El trabajador de una empresa de gestión de residuos de aparatos eléctricos y electrónicos difundió el vídeo en redes sociales.

En el mismo se le puede ver lanzando una nevera por un barranco de un monte de la Comarca de Almanzora (Almería).

La Guardia Civil identificó al trabajador así como el vehículo, al cual se le veía la matrícula en el vídeo, como el de una empresa que realiza la distribución de electrodomésticos.

Recogieron los electrodomésticos del monte donde los lanzaron.

Los agentes pudieron comprobar que los electrodomésticos que se lanzaron ladera abajo, ya se habían recogido.

No gestionaban los residuos de los aparatos eléctricos.

Se realizó una inspección a la empresa, comprobando que tenían unas 50 lavadoras en un patio y unos 20 frigoríficos bajo techo.

En la empresa no existía ningún contenedor para depositar los electrodomésticos.

Preguntados los dueños por la entrega de los aparatos a un gestor autorizado, no pudieron aportar ningún justificante en los diez años que llevan realizando esta actividad.

La Guardia Civil levantó acta, tanto al trabajador del vídeo, como al dueño de la empresa, por incumplimiento de la Ley 22/2011 de 28 de julio de residuos y suelos.

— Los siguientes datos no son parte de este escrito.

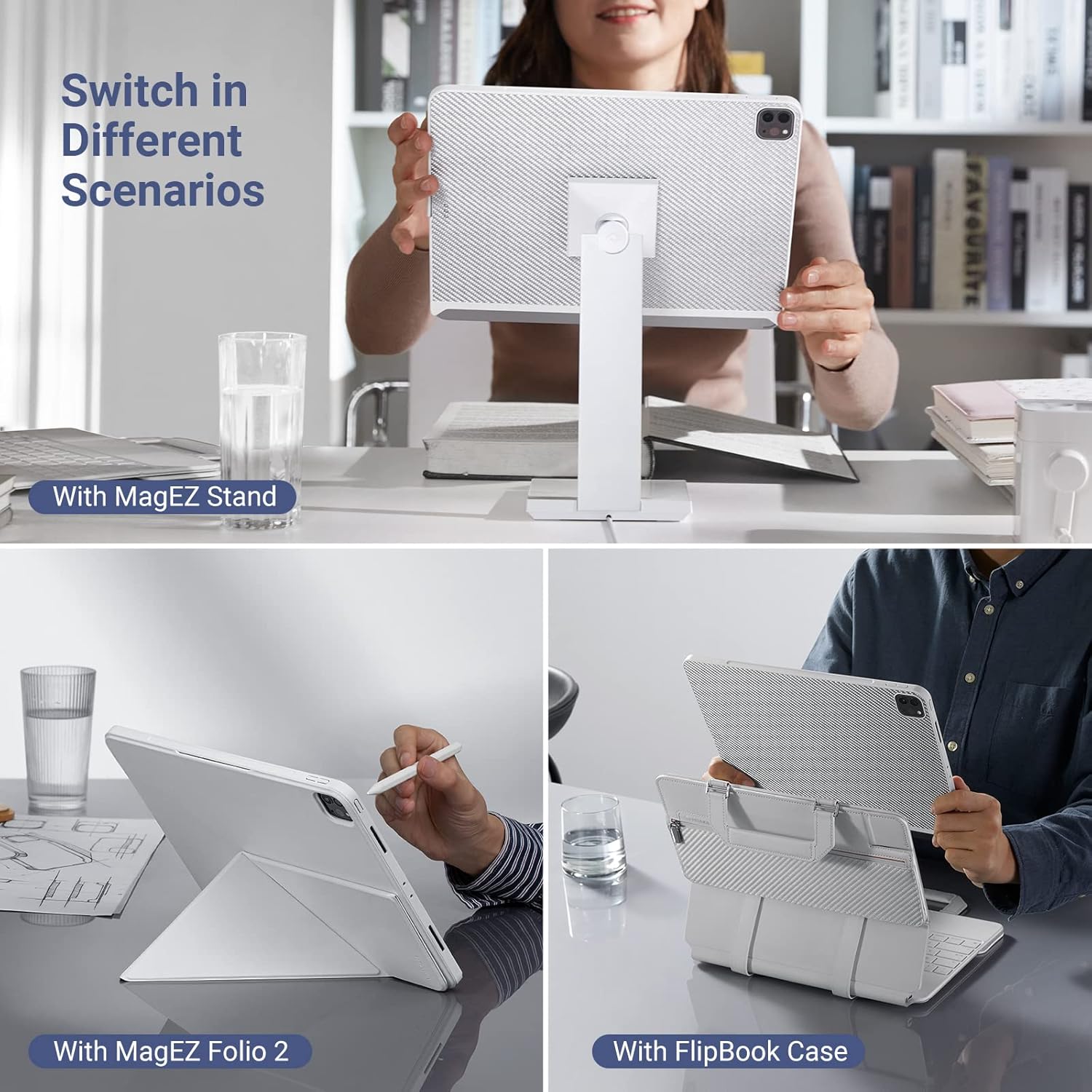 Switch in Different Scenarios

FAVOURITE

With MagEZ Stand

With MagEZ Folio 2

With FlipBook Case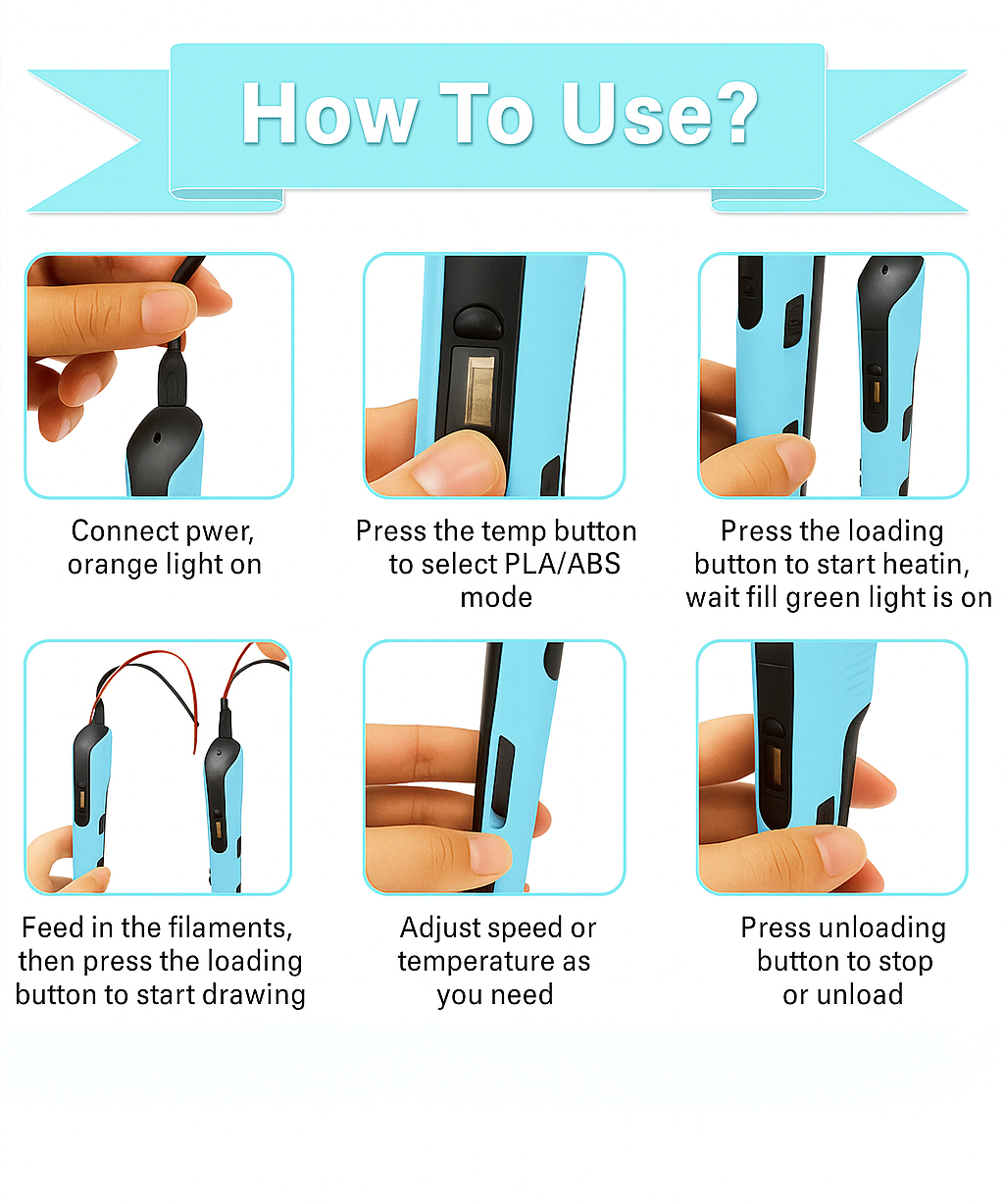 How To Use?

Connect pwer, orange light on

Press the temp button to select PLA/ABS mode

Press the loading button to start heatin, wait fill green light is on

Feed in the filaments, then press the loading button to start drawing

Adjust speed or temperature as you need

Press unloading button to stop or unload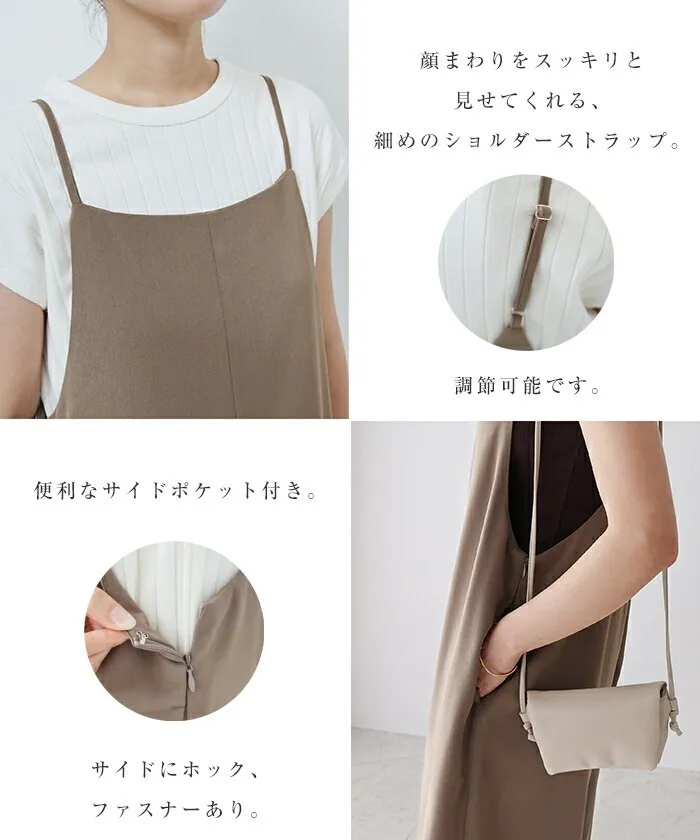 顔まわりをスッキリと
見せてくれる、
細めのショルダーストラップ。

調節可能です。

便利なサイドポケット付き。

サイドにホック、
ファスナーあり。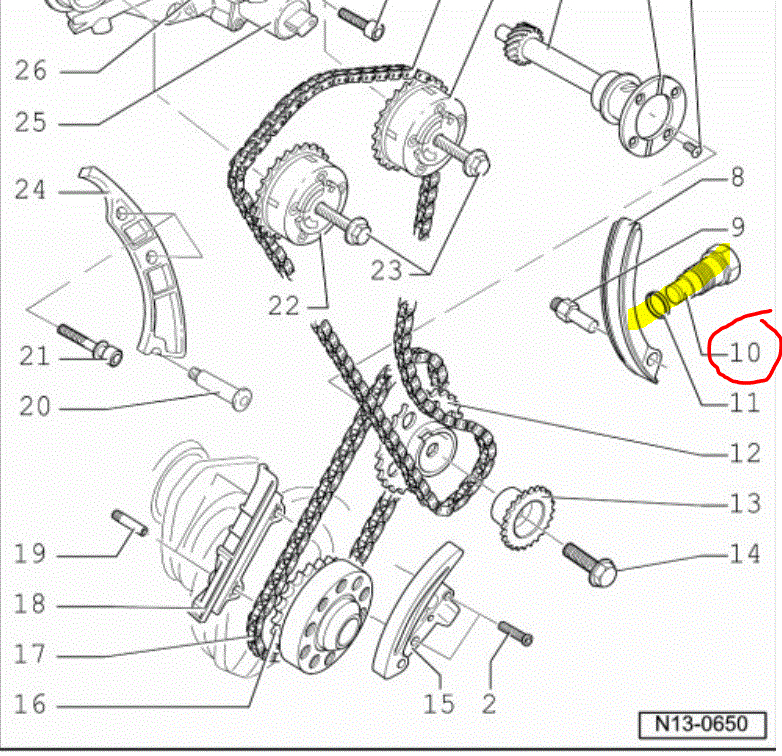 26
25
24
21
20
19
18
17
16
22
23
8
9
10
11
12
13
14
15
2
N13-0650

Se continúa la investigación para comprobar si existe un delito medioambiental.

Código Penal.

Según el artículo 325 del C.P.  el que , contraviniendo las leyes u otras disposiciones de carácter general protectoras del medio ambiente, provoque o realice directa o indirectamente actuaciones que, por sí mismos o conjuntamente con otros, cause o pueda causar daños sustanciales a la calidad del aire, del suelo o de las aguas, o a animales o plantas. Siendo la pena de prisión de seis meses a dos años, multa de diez a catorce meses e inhabilitación especial para profesión u oficio por tiempo de uno a dos años.

En el artículo 326, se sanciona a aquellos que llevando a cabo una actividad de gestión de residuos produzcan daños materiales a la naturaleza, o lesiones graves o muerte a personas, o puedan producir estos daños o afectar de gravedad el equilibrio de los sistemas naturales. Las penas serán las mismas que las que el artículo 325 prevé.